Today’s technology-driven world creates, represents, and stores data, which are information that tends to be numerical, algorithmic, and visual (Fontichiaro & Oehrli, 2016). In this era, how one observes, spends time, retrieves information, and takes actions largely represented, guided, and stored by data. For example, online news programs provide graphs and statistical findings related to sociopolitical issues. Clicking a link to web content creates an algorithm about the frequency and tendency of user behaviors. Facing the increasing significance and ubiquity of data in our lives, contemporary lives are affected by how organizations and institutions manipulate big data, including numbers, texts, images, times, and places (Gould, 2017). Data widely affect how people retrieve information and act, especially adolescent learners who are exposed to diverse representations of data from online news to social media. Data literacy is an array of abilities to pose questions about data, use tools and representations for data, extract relevant information, and evaluate claims made in various contexts. The fast development and increased demands in information technology from the 2000s have drawn people’s attention to the concept of data literacy and its many variants (Tedre et al., 2020).
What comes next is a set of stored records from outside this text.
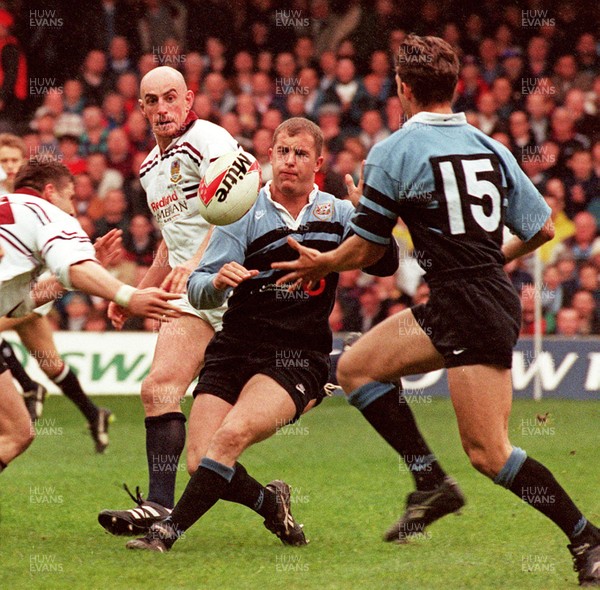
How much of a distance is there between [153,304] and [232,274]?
59cm

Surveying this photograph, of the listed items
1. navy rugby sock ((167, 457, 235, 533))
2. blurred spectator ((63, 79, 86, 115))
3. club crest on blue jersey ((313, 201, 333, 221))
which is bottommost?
navy rugby sock ((167, 457, 235, 533))

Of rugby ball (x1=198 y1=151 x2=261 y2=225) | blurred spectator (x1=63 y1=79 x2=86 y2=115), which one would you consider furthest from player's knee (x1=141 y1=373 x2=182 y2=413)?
blurred spectator (x1=63 y1=79 x2=86 y2=115)

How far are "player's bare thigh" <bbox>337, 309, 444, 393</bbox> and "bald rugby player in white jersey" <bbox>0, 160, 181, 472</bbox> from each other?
1.02 metres

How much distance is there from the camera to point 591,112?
14602mm

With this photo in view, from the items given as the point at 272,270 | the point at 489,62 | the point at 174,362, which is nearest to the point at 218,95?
the point at 489,62

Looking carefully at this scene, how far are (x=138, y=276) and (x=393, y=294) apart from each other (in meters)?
2.61

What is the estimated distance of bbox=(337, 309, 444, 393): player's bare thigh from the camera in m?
5.40

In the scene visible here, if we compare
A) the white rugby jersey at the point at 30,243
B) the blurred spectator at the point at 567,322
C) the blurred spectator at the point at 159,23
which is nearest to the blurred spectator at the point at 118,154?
the blurred spectator at the point at 159,23

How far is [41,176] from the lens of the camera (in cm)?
629

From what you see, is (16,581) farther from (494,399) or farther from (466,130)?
(466,130)

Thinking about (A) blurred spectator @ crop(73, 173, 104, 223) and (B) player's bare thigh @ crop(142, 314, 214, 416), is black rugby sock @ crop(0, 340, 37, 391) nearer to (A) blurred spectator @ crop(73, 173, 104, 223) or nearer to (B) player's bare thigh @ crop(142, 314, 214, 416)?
(B) player's bare thigh @ crop(142, 314, 214, 416)

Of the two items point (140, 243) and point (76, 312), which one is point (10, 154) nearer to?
point (76, 312)

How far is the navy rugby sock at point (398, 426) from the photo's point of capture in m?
5.73

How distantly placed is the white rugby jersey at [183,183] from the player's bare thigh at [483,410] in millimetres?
2010
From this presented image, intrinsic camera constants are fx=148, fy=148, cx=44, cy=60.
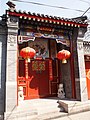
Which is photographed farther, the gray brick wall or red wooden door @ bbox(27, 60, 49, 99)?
red wooden door @ bbox(27, 60, 49, 99)

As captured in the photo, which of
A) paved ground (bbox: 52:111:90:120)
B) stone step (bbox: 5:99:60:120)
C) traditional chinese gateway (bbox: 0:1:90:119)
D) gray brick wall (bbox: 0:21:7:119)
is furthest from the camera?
traditional chinese gateway (bbox: 0:1:90:119)

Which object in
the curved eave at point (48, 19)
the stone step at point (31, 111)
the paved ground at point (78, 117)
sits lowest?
the paved ground at point (78, 117)

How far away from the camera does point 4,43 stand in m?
6.82

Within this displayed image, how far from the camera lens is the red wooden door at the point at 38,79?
29.0ft

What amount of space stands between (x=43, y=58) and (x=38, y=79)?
4.51 ft

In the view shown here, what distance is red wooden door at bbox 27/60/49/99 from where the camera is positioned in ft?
29.0

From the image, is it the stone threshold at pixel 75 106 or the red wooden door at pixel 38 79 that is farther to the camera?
the red wooden door at pixel 38 79

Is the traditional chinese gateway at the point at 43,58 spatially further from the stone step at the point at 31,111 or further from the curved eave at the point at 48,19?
the stone step at the point at 31,111

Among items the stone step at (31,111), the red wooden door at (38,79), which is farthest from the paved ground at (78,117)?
the red wooden door at (38,79)

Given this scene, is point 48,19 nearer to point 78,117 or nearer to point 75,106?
point 75,106

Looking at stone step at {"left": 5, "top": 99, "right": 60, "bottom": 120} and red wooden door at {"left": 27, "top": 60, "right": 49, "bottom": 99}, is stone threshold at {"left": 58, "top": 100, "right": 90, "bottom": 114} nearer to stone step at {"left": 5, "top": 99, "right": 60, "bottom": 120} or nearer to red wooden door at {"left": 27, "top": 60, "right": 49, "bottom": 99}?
stone step at {"left": 5, "top": 99, "right": 60, "bottom": 120}

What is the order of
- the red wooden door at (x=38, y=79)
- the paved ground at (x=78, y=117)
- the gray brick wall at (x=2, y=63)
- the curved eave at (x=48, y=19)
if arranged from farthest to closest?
1. the red wooden door at (x=38, y=79)
2. the curved eave at (x=48, y=19)
3. the gray brick wall at (x=2, y=63)
4. the paved ground at (x=78, y=117)

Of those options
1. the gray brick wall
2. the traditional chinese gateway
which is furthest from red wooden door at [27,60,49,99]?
the gray brick wall

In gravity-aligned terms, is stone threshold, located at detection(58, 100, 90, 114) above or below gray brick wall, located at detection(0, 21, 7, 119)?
below
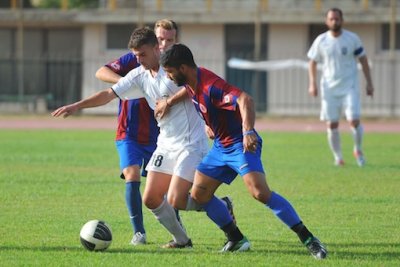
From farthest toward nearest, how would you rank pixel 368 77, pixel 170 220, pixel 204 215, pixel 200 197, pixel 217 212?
1. pixel 368 77
2. pixel 204 215
3. pixel 170 220
4. pixel 217 212
5. pixel 200 197

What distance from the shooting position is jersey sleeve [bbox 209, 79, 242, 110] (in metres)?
7.82

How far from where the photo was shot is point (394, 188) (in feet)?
43.0

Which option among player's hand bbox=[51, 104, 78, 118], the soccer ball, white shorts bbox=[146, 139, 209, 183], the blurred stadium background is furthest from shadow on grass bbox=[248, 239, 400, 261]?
the blurred stadium background

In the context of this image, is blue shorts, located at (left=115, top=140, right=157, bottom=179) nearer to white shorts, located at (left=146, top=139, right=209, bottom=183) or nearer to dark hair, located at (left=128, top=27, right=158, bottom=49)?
white shorts, located at (left=146, top=139, right=209, bottom=183)

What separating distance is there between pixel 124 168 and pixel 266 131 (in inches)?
638

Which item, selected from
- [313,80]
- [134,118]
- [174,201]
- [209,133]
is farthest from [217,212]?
[313,80]

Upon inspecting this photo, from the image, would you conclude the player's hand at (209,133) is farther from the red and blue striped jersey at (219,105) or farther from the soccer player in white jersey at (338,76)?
the soccer player in white jersey at (338,76)

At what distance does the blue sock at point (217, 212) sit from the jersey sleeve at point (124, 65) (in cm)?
167

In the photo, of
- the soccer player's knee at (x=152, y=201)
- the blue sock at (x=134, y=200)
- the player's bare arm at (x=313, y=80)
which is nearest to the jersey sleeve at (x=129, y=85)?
the blue sock at (x=134, y=200)

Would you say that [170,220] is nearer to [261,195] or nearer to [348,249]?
[261,195]

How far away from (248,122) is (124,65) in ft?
7.13

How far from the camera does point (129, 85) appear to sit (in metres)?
8.86

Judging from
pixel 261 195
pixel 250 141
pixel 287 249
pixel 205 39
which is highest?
pixel 250 141

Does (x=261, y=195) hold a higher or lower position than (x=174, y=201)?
higher
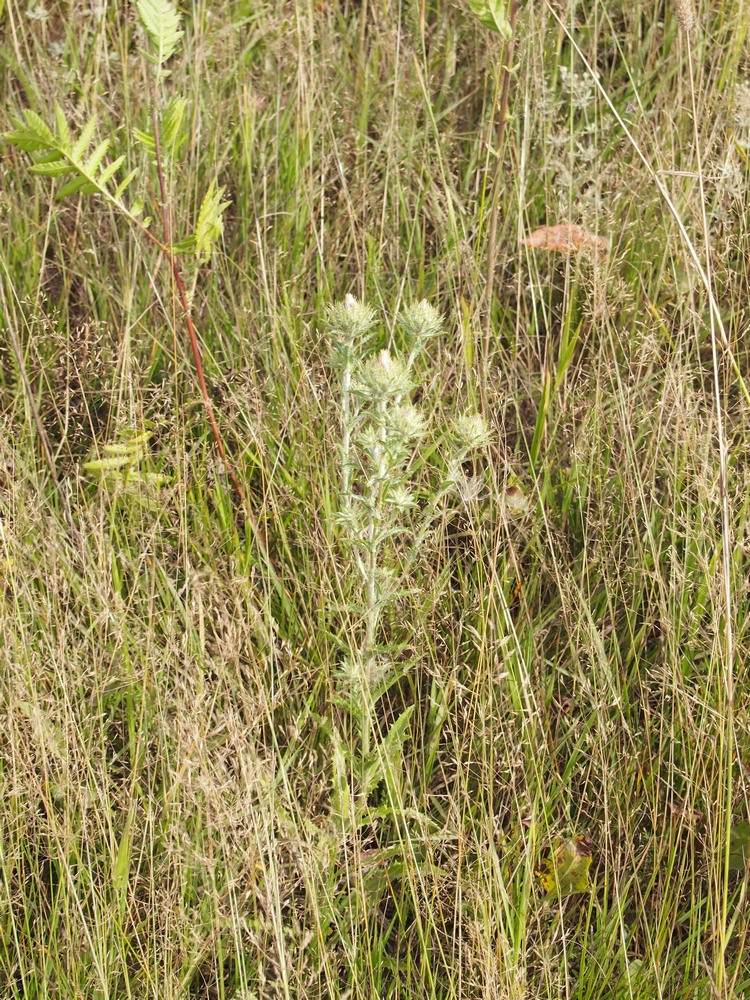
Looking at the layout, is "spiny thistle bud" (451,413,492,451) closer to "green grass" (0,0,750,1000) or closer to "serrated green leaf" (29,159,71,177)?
"green grass" (0,0,750,1000)

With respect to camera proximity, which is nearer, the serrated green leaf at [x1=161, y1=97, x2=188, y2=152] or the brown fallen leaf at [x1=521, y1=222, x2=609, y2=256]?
the serrated green leaf at [x1=161, y1=97, x2=188, y2=152]

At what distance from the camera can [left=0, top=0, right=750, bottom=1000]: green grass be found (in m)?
1.65

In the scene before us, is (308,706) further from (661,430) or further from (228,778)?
(661,430)

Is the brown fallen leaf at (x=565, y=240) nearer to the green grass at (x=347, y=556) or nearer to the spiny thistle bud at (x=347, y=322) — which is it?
the green grass at (x=347, y=556)

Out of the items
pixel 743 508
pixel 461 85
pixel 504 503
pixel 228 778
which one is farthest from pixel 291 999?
pixel 461 85

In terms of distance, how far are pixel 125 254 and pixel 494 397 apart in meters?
1.07

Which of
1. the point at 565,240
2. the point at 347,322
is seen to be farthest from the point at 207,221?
the point at 565,240

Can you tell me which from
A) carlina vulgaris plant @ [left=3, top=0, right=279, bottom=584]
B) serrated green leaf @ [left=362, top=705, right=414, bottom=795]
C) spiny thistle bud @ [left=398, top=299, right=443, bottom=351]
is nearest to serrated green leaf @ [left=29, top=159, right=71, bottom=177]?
carlina vulgaris plant @ [left=3, top=0, right=279, bottom=584]

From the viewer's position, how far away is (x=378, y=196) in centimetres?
262

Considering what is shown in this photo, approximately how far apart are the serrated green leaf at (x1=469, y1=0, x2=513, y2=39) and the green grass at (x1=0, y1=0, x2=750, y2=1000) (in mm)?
282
Some researchers consider it as an area within digital literacies (Hockly, 2020), but data literacy is targeted to understanding formalized numerical, algorithmic, and visual representation of facts or ideas, not overall digital skills navigating online modes. Although data literacy is one of the most essential knowledge, skills, and abilities (KSAs) emphasized across disciplines and sectors in college and career (van ‘t Hooft et al., 2012; English & Watson, 2018), few students in the U.S. are ready to navigate their future by developing the ability to comprehend and use data.

Data literacy is essential for all students because it allows them to study real-life problems and develop solutions based on evidence. Students learn how to identify factors and contexts surrounding data and apply data to specific purposes and situations. These abilities can empower students to dissect messages and intentions behind data and their sources before utilizing information. As teens, they encounter streams of data containing information and numbers, which include deep fakes in multimodal forms. Students equipped with data literacy can evaluate the validity and unbiasedness of data and their sources before using information (Philip et al., 2016; Carmi et al., 2020). Even if a student does not work for the data industry in the future, data literacy is an important skill to make sense of what information influences their lives. With data literacy, students are prepared to navigate social worlds as the future generation of our society, applying data literacy to their work and life in the 21st Century (Leu et al., 2013). For citizens in the 21st Century, data literacy is crucial than before to maximize the benefits of information technology and minimize its harm (Ridgway, 2019). Different types of data are currently created and manipulated. Accordingly, deepfakes can be created and disseminated to anyone who uses digital media. Adolescent learners are exposed to social media platforms such as Facebook, YouTube, and TikTok, which mainly employ visual images and videos. Users in these environments are susceptible to deepfakes if they do not have the awareness and tools to recognize them. (Fazio, 2020; Turton & Martin, 2020).

Key Terms in this Chapter

Fairness: The degree of how the interpretation or use of an assessment is not affected by characteristics of test-takers that are irrelevant to the construct.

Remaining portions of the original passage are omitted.